Page excerpt:
Andrew, it seems that if this is a spam problem we should cut the incentive to produce spam :) This means a serious rethink of how tenure and promotion work no?
Chris:
Maybe so. I’m not the first to note that the academic publishing system is really weird. It’s a world where authors (including me!) send articles to journals for free, and then the journals make money selling subscriptions. As a participant in this system, I understand the incentives. It’s not just tenure and promotion (which have not affected me for decades); it’s also that I have some idea that if I publish an article in a journal rather than just posting it on my website, the article will get more readers or be taken more seriously.
Standardized testing! :)
These days I would settle for a review of computational reproducibility on a lot of papers. That is, if someone can get the same numbers out of the dataset in a re-analysis of the exact procedures the authors claimed to use.
Heather’s and colleagues focus on basic mathematical consistencies in papers is appealing in the sense that that those sorts of problems should be uncontroversial (e.g., the P value for a t test of 1.1 isn’t 0.001 or whatever). So you can’t just spin it wlaway with words.
Stuff can be wrong for lots of reasons, but it feels like passing a computational reproducibility check should be a reasonable low bar to cross. We don’t even do that for almost any paper!
A requirement to submit both your data and code should be non-negotiable. I think many of us would be surprised, though, how much “and then I copy-pasted it into Excel and smeared the data around” happens.
Even in the case where I lack the language expertise to parse their research steps (let’s say they’re using a tool that both sucks and reads like you’re casting spells – like SAS), the bare minimum of “my analysis is reproducible” can at least cross that off the list of potential sources of error.
That’s just a no-go for a lot of fields. Thinking about epidemiology, sometimes the hoops we have to jump through regarding ethics and data security to just access the data as the main researcher are massive. There’s no way we’d be allowed to send it to a reviewer/journal on a non-secure network. You could submit some code, and fake data, but it wouldn’t be the same code and data (the code might well require a major rewrite depending on how it was written to interface with the secure environment, for example).

Work to complete:
a - In the comment thread, which tool is described as one that reads like you're casting spells?
b - Pull out everything from "Stuff can be" down to "sources of error." in the comment thread, copying it word for word.

Listed entries:
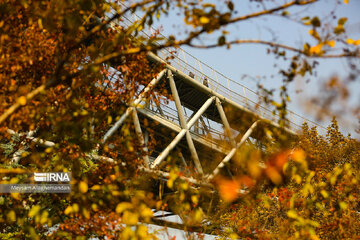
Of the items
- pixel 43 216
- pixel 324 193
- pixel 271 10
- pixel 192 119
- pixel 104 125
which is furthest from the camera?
pixel 192 119

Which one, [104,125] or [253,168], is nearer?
[253,168]

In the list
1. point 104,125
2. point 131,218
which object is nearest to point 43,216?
point 131,218

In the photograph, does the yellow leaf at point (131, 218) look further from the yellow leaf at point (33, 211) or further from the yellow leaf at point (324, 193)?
the yellow leaf at point (324, 193)

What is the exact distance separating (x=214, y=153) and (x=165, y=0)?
21080mm

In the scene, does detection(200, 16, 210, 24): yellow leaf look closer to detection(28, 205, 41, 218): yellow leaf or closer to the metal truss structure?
detection(28, 205, 41, 218): yellow leaf

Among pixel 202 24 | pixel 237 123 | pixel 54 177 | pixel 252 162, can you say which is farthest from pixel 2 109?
pixel 237 123

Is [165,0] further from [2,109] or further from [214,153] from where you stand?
[214,153]

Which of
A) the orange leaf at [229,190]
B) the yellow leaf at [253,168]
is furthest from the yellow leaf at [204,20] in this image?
the orange leaf at [229,190]

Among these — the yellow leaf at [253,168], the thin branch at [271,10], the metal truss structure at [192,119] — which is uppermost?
the metal truss structure at [192,119]

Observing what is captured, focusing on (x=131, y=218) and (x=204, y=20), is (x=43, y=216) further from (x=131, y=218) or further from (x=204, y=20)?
(x=204, y=20)

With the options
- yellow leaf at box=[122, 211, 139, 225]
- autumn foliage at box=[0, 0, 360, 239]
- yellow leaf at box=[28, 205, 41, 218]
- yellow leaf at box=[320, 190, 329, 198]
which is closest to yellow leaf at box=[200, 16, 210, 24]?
autumn foliage at box=[0, 0, 360, 239]

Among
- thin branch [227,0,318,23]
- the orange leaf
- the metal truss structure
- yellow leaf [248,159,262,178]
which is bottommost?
yellow leaf [248,159,262,178]

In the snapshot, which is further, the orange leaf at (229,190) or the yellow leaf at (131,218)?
the orange leaf at (229,190)

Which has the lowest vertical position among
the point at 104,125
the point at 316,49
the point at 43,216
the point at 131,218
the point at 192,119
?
the point at 131,218
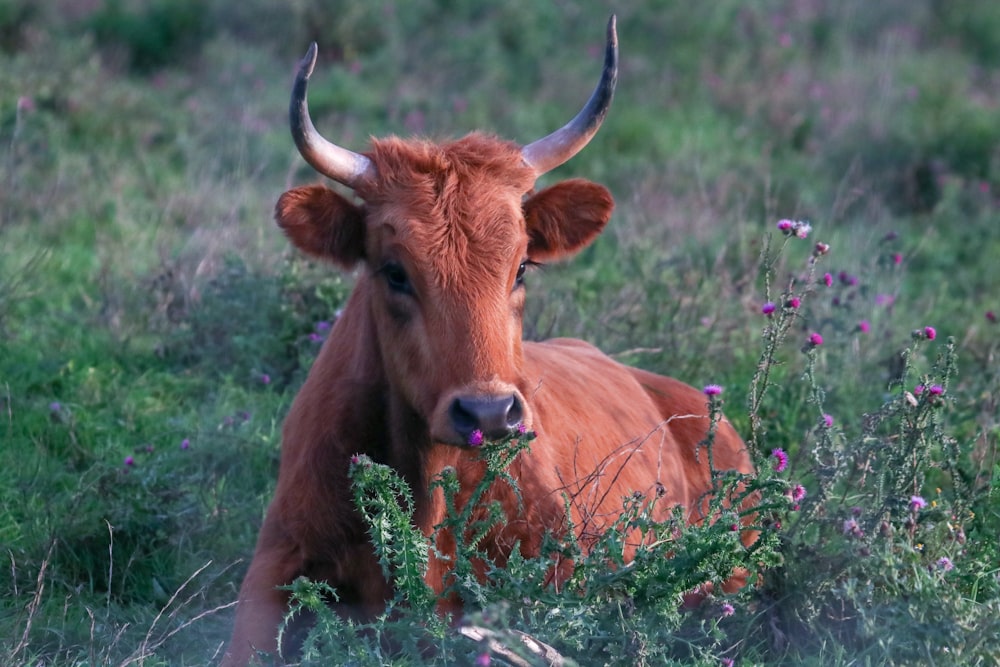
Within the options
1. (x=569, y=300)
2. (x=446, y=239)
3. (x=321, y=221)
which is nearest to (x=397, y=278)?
(x=446, y=239)

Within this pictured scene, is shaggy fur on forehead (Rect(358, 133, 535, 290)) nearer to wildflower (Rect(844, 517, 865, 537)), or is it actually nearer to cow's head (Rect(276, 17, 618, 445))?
cow's head (Rect(276, 17, 618, 445))

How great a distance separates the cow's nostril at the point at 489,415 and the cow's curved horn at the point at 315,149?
97cm

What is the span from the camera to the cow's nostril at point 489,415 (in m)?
3.90

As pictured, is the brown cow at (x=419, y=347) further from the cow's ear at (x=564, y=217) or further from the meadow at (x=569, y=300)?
the meadow at (x=569, y=300)

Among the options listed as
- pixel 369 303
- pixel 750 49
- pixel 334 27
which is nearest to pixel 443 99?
pixel 334 27

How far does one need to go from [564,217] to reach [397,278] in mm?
764

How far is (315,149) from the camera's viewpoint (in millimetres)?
4281

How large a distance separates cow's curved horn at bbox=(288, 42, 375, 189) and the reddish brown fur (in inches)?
2.5

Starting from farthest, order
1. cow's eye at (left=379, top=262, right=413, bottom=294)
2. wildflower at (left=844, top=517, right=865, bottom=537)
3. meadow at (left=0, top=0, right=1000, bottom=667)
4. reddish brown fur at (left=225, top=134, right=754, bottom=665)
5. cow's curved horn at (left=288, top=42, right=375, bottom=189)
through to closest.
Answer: cow's eye at (left=379, top=262, right=413, bottom=294), reddish brown fur at (left=225, top=134, right=754, bottom=665), cow's curved horn at (left=288, top=42, right=375, bottom=189), meadow at (left=0, top=0, right=1000, bottom=667), wildflower at (left=844, top=517, right=865, bottom=537)

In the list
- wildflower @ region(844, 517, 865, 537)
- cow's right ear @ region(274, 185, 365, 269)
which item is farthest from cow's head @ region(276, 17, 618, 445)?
wildflower @ region(844, 517, 865, 537)

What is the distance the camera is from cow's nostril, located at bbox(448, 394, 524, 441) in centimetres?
390

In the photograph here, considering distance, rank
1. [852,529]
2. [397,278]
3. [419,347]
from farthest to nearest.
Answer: [397,278]
[419,347]
[852,529]

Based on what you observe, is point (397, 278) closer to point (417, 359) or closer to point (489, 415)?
point (417, 359)

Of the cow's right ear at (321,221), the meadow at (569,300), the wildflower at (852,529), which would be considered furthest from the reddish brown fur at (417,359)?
the wildflower at (852,529)
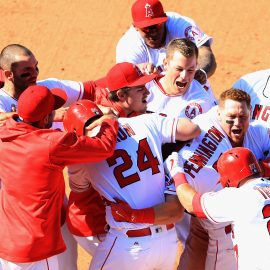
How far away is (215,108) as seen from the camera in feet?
20.0

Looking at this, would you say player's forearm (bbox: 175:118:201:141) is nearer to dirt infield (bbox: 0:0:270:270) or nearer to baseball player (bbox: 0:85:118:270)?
baseball player (bbox: 0:85:118:270)

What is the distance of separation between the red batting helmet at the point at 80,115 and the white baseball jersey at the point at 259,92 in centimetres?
181

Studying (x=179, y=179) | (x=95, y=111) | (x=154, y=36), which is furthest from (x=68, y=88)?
(x=179, y=179)

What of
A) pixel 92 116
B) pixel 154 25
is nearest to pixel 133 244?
pixel 92 116

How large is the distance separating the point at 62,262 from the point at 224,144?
1.84 meters

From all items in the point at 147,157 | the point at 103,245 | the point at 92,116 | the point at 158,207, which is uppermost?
the point at 92,116

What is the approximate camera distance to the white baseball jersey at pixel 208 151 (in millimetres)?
5855

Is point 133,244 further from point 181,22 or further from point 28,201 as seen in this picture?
point 181,22

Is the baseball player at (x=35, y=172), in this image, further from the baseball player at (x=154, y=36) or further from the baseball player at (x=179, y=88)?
the baseball player at (x=154, y=36)

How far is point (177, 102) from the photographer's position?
6426 mm

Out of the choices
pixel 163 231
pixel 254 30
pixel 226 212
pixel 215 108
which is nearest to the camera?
pixel 226 212

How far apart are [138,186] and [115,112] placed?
0.77 metres

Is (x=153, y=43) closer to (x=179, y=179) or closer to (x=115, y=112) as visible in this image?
(x=115, y=112)

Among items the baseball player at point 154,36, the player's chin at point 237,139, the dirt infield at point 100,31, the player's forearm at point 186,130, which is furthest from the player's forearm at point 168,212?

Exercise responses:
a - SAS

b -
Stuff can be wrong for lots of reasons, but it feels like passing a computational reproducibility check should be a reasonable low bar to cross. We don’t even do that for almost any paper!
A requirement to submit both your data and code should be non-negotiable. I think many of us would be surprised, though, how much “and then I copy-pasted it into Excel and smeared the data around” happens.
Even in the case where I lack the language expertise to parse their research steps (let’s say they’re using a tool that both sucks and reads like you’re casting spells – like SAS), the bare minimum of “my analysis is reproducible” can at least cross that off the list of potential sources of error.